Au contraire, nous sommes soucieux de l’intégrité
territoriale de l’Iraq et de son unité nationale.
— Vous avez annoncé votre disponibilité à coopérer pour
instaurer la stabilité dans le pays voisin. Concrètement,
comment envisagez-vous cette coopération ?
— Téhéran a établi un plan énergétique pour fournir
l’électricité à l’Iraq. Nous travaillons dans la
construction des hôpitaux et d’oléoducs pour acheminer le
pétrole de l’Iraq vers l’Iran. Nous fournissons aussi des
produits pétroliers aux Iraqiens. Aujourd’hui, nous
transportons le carburant par camions citernes, et il y a
deux semaines, cinq des conducteurs iraniens ont été tués en
Iraq par les groupes terroristes ...
— Et la coopération dans le domaine sécuritaire ?
— Certainement, l’Iran est le pays qui bénéficiera le plus
de la stabilité et de la sécurité en Iraq. C’est pourquoi
nous sommes en contact étroit avec le gouvernement et les
Iraqiens. Téhéran a en effet pris à son compte
l’entraînement et la formation des différents responsables
iraqiens. Je l’ai dit et je le répète, l’Iran est une partie
de la solution et non une partie du problème.
— Vous avez parlé de bons et mauvais terroristes, qu’est-ce
que cela veut-il dire exactement ?
— L’Iraq est certainement passé par des moments difficiles
et a souffert d’exécution collective. Aujourd’hui, il y a
des éléments du parti Baas et d’autres groupes terroristes
comme Al-Qaëda qui ont trouvé en l’Iraq un terrain fertile
pour leurs crimes. Ce que nous voyons aujourd’hui, c’est
l’échec de la politique des Etats-Unis dans la région. Une
politique unilatérale et arrogante. Je crois que cette
politique a prouvé son échec et il est temps de la
rectifier.
— Lors de la conférence, vous avez échangé quelques mots
avec la secrétaire d’Etat américain, ceci reflète-t-il un
changement de la politique américaine vis-à-vis de Téhéran ?

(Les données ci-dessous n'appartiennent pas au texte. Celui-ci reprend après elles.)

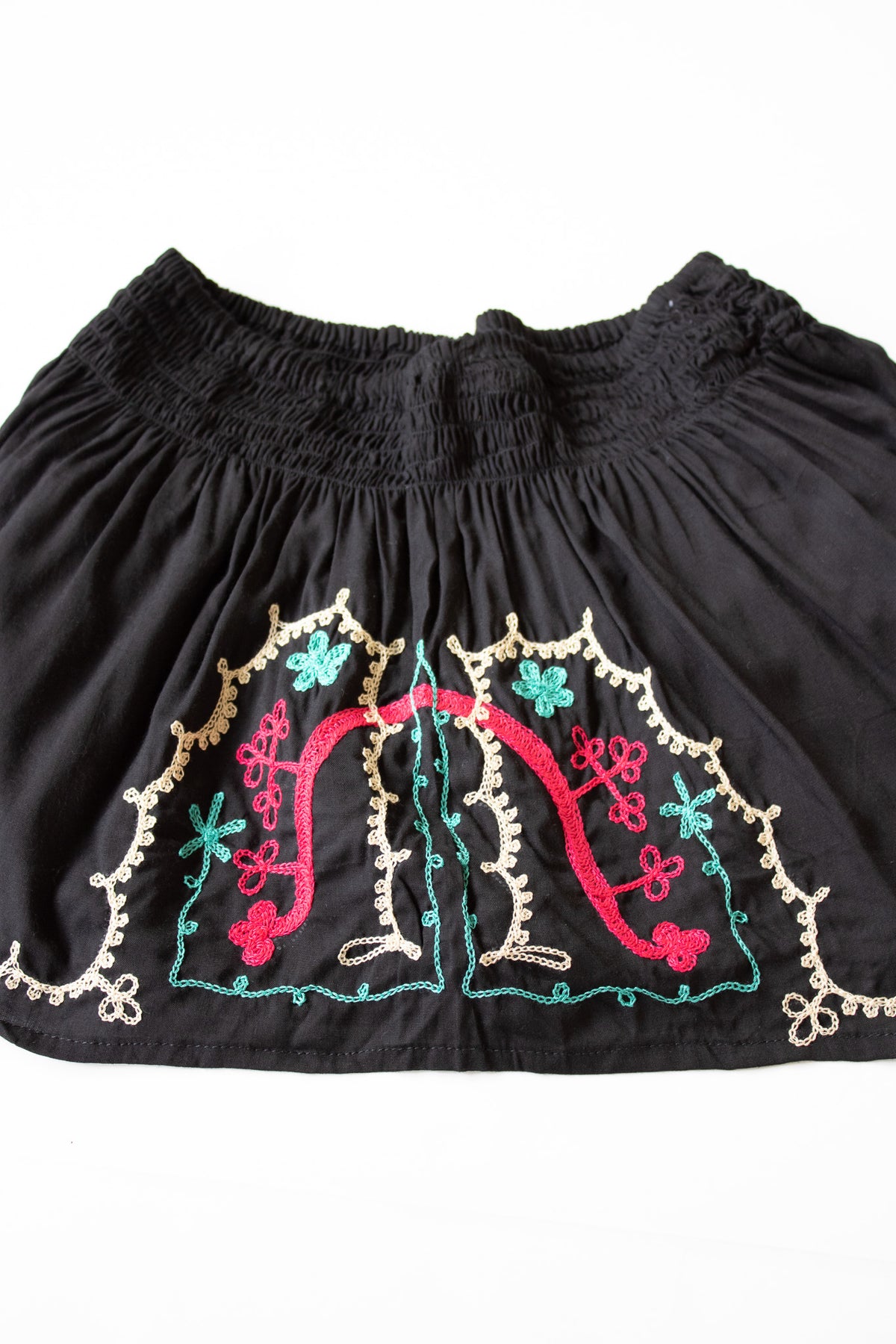 Esmeralda Shorts | Shop Coco Rose Boutique Beach & Resort Wear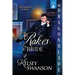 The Rake's Bride: A Regency Historical Romance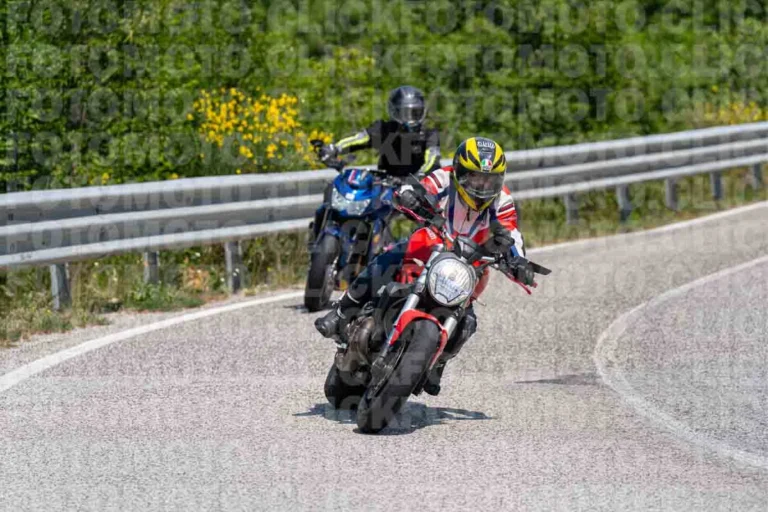 fotomotoclick-bocca-serriola-21-06-2025-884-11-44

— L’échange de quelques mots avec Rice a effectivement eu
lieu, il y a eu aussi une rencontre informelle au niveau des
experts. Mais il faudrait aller au-delà des mots.

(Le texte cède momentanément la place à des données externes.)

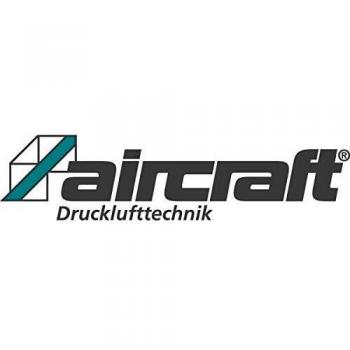 Pinces de 50 mm (lot de 10 000) AIRKRAFT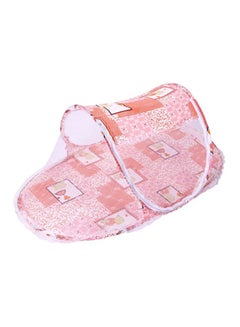 Sharpdo Baby Mosquito Net Cover  - Image 3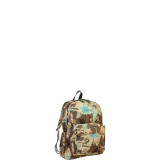 Oz School Backpack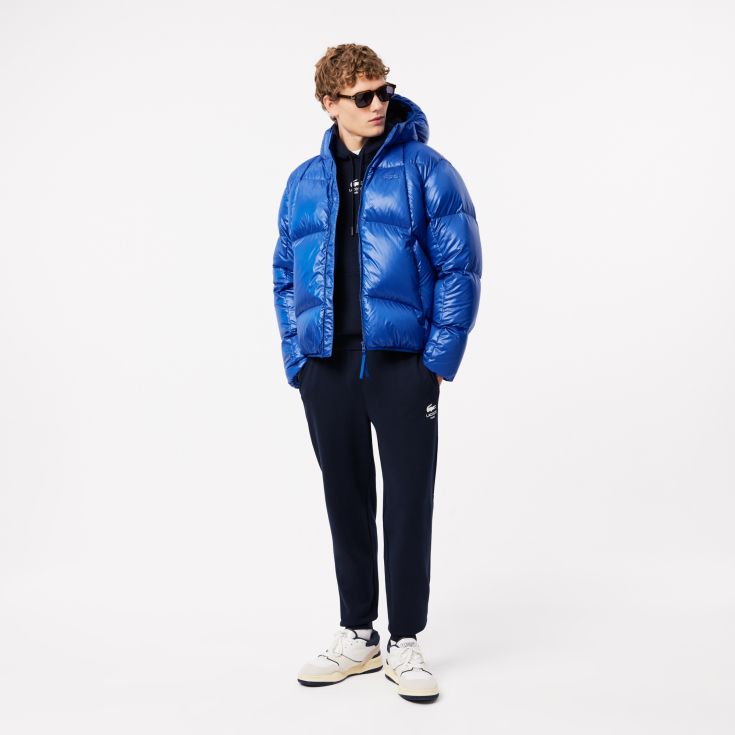 Толстовка Unisex Lacoste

— Condoleezza Rice a-t-elle tenté de discuter longuement
avec vous, on a entendu parler d’une médiation européenne
pour un face-à-face avec vous ?
— Bon, il n’y avait pas de plan prévu pour une rencontre
dans nos agendas réciproques. D’ailleurs, une rencontre à un
tel niveau a besoin de préparation, comprenant d’abord la
volonté politique, outre un agenda des pourparlers.

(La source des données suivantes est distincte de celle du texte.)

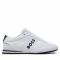 Sneakers Boss - Rusham 50470180 10199225 01 White 100
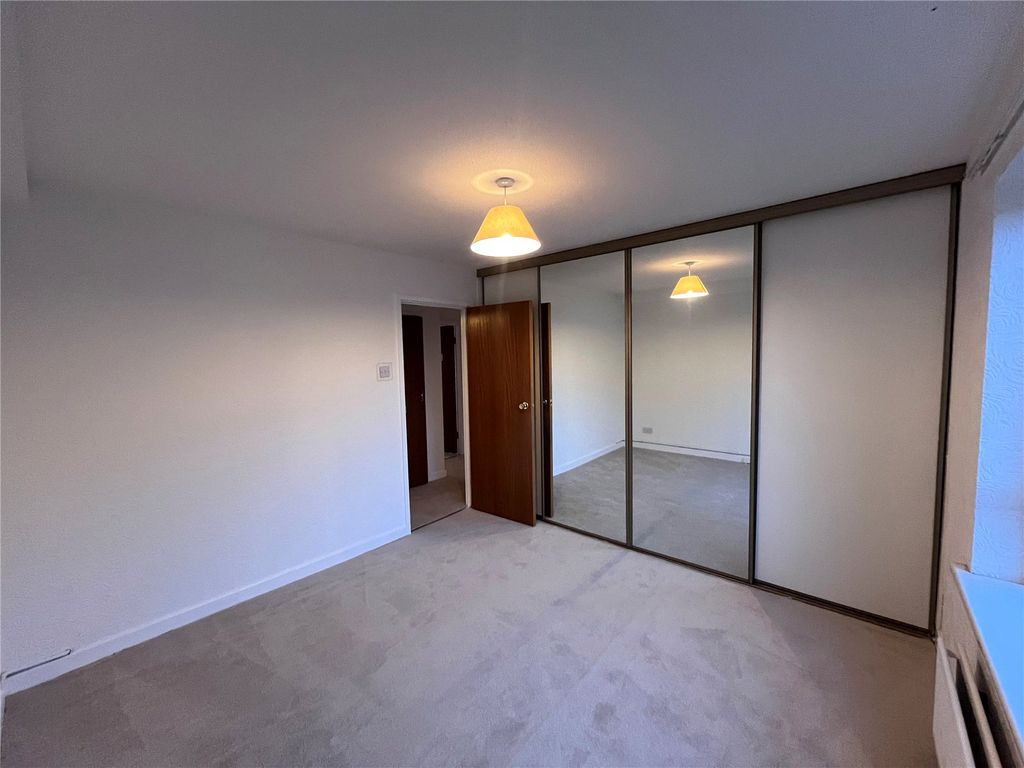 Additional image 9 of 2 bed flat for saleMayfair Gardens, Ponteland, Newcastle Upon Tyne, Northumberland NE20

Il est inutile de parler juste pour parler. Nous estimons
qu’une telle rencontre devrait être substantielle. Il doit y
avoir une volonté sérieuse et un agenda bien préparé et des
réunions entre les experts des deux pays avant une rencontre
pareille.
— Mais Rice a déclaré que Washington est prêt à revoir sa
politique envers l’Iran si celui-ci renonce à son programme
nucléaire ...
— Téhéran a l’intention de générer de l’énergie nucléaire et
d’y investir des millions de dollars. Nos activités sont
surveillées par les inspecteurs de l’Agence Internationale
de l’Energie Atomique (AIEA) et aucun de leurs rapports ne
montre une déviation de notre part vers un programme
militaire. Nous sommes contre les armes nucléaires quel que
soit le pays. Nous l’avons répété depuis des années tout
comme les Egyptiens. Je rappelle juste aux Américains que ce
sont eux qui ont eu recours à l’arme nucléaire à Hiroshima.
— Pensez-vous que les Américains partiront en guerre contre
vous ?
— Je pense que la situation dans la région ne le permet pas.
Les Etats-Unis ont échoué partout où ils sont intervenus, en
Iraq et avant en Afghanistan. Ils demandent de l’aide à tout
le monde maintenant. Laissons-les résoudre le problème
actuel et on verra plus tard s’ils auront encore la capacité
de se lancer dans une nouvelle guerre.